These are the cookies Steere delivered. Photo (and caption) via Golden Age Bakery’s Facebook page.

CHAPEL HILL – The NAACP’s “Moral Monday” demonstration drew hundreds to Raleigh again this week to speak out against the bills being passed by the state’s General Assembly–but many other North Carolinians are getting active in other ways, including one small business owner in Chapel Hill who chose a unique way to get her message across.

Sylvia Steere (a friend of the author) is the owner of Golden Age Bakery, a gluten-free bakery she operates out of her Chapel Hill home. Ordinarily she’s trying to sell her cookies, but on Monday she gave them away — 170 of them, in fact — hand-delivering one each to every single legislative office in the State House and Senate.

Her mission? To urge the General Assembly not to pass House Bill 998, the House’s tax-reform plan that will expand the scope of sales taxes while cutting the tax rate on large corporations.

“It will reduce corporate taxes, over the next few years, to completely eliminate them by 2017 — and that’s going to put a lot of the burden on the people that actually consume,” Steere says. “That would be approximately 95 percent of North Carolin(ians) spending more in sales taxes.

“It’s a tax cut for the rich and a tax increase for the poor, and ultimately I don’t consider that good for business, from a small-business standpoint.”

Supporters of the bill say it’s designed to ease the tax burden on businesses — including small businesses — by basing taxes more on consumption. But Steere says a consumption-based tax system wouldn’t be good for her business either.

“If I were a large corporation, I might consider it beneficial,” she says, “but I’m a consumer, and my customers are consumers. And I’d like to not raise prices on ourselves to lower corporate taxes. I feel like it’s the large corporations that could probably afford to spend a little bit more.”

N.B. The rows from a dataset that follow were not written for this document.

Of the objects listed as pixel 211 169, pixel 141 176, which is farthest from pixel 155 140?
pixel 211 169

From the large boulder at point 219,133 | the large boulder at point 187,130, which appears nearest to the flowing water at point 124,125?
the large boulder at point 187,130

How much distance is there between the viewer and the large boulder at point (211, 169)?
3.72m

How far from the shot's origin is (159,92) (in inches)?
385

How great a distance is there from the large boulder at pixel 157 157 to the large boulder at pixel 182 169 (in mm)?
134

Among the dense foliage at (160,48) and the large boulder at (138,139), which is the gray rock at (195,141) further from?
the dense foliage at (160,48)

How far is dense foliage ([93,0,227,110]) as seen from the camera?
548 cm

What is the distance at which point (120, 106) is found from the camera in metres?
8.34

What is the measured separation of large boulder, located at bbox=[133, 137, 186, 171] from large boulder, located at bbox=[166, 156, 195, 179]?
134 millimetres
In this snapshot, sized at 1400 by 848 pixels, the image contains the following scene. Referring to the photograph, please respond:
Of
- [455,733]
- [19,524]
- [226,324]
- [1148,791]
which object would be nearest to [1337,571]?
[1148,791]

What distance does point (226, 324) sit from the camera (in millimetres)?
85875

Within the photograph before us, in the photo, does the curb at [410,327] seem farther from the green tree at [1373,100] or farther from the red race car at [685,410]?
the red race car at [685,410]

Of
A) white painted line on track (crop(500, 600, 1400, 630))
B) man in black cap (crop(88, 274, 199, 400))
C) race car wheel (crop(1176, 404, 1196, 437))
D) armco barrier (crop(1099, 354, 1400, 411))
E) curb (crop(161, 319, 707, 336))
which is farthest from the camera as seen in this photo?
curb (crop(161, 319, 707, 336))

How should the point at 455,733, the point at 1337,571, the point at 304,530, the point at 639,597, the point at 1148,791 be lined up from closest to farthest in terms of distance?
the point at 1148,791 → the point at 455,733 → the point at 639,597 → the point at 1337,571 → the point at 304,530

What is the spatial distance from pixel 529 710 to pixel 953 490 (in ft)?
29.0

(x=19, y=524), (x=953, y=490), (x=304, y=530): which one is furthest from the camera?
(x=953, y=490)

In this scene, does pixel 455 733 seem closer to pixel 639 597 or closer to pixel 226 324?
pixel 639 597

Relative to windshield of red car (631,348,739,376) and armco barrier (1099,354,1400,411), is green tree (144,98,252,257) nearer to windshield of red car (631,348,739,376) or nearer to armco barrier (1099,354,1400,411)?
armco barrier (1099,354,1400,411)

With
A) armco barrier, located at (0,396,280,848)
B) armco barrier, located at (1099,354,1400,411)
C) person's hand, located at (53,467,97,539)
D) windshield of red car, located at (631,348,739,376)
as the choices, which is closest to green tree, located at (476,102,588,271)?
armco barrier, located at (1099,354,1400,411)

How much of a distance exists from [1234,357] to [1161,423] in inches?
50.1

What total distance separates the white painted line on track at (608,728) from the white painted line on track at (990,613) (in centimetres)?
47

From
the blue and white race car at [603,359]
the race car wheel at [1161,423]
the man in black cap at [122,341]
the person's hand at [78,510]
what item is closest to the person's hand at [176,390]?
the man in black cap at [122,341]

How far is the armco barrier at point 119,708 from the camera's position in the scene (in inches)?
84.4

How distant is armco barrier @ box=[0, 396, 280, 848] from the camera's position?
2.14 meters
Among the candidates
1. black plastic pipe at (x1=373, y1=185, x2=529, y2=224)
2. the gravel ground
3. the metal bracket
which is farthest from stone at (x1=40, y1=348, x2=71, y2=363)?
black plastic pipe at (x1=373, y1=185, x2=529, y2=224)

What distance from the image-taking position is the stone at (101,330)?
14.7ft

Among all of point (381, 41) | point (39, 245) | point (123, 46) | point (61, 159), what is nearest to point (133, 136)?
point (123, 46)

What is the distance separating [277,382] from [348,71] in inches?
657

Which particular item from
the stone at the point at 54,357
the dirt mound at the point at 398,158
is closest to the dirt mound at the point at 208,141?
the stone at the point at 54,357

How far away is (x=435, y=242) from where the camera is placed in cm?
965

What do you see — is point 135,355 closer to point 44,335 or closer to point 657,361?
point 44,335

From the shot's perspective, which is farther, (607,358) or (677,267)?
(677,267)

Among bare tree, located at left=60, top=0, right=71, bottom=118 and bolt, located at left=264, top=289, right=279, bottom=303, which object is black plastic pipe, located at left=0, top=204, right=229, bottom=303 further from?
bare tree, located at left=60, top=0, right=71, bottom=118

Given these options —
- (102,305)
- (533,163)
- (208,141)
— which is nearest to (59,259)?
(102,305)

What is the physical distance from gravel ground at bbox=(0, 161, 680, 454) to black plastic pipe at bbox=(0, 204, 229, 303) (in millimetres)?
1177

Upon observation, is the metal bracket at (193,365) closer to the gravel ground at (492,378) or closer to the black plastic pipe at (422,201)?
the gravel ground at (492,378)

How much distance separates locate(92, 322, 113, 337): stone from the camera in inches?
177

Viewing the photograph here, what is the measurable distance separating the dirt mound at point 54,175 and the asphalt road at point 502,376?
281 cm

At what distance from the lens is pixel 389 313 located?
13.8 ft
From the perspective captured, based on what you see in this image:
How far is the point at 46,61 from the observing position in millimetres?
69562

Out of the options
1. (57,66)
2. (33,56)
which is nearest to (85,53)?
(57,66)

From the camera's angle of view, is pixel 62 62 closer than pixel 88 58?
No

House Bill 998 is not the only tax plan out there: the State Senate is debating several different tax reform proposals, and Governor Pat McCrory has offered his own as well. Each of those plans also include reductions in the corporate tax, though not all of them expand the sales tax as the House bill does.

The General Assembly and Governor McCrory’s office are expected to reach agreement on a final tax plan by the end of the month. While the final plan may not please Steere, she says she’s glad to have spoken out — and she’s hopeful her novel approach might have gotten legislators’ attention.

“It felt very good, actually — just to get out there, see some faces, smile, (and) hand them off,” she says. “They were — in my opinion — very beautifully packaged little thank-you cards, with my note saying why I don’t think they should pass this bill, and a little cookie showing who I am and what my business is doing.”

Steere sells her products online and in local stores, including Southern Season and Foster’s Market.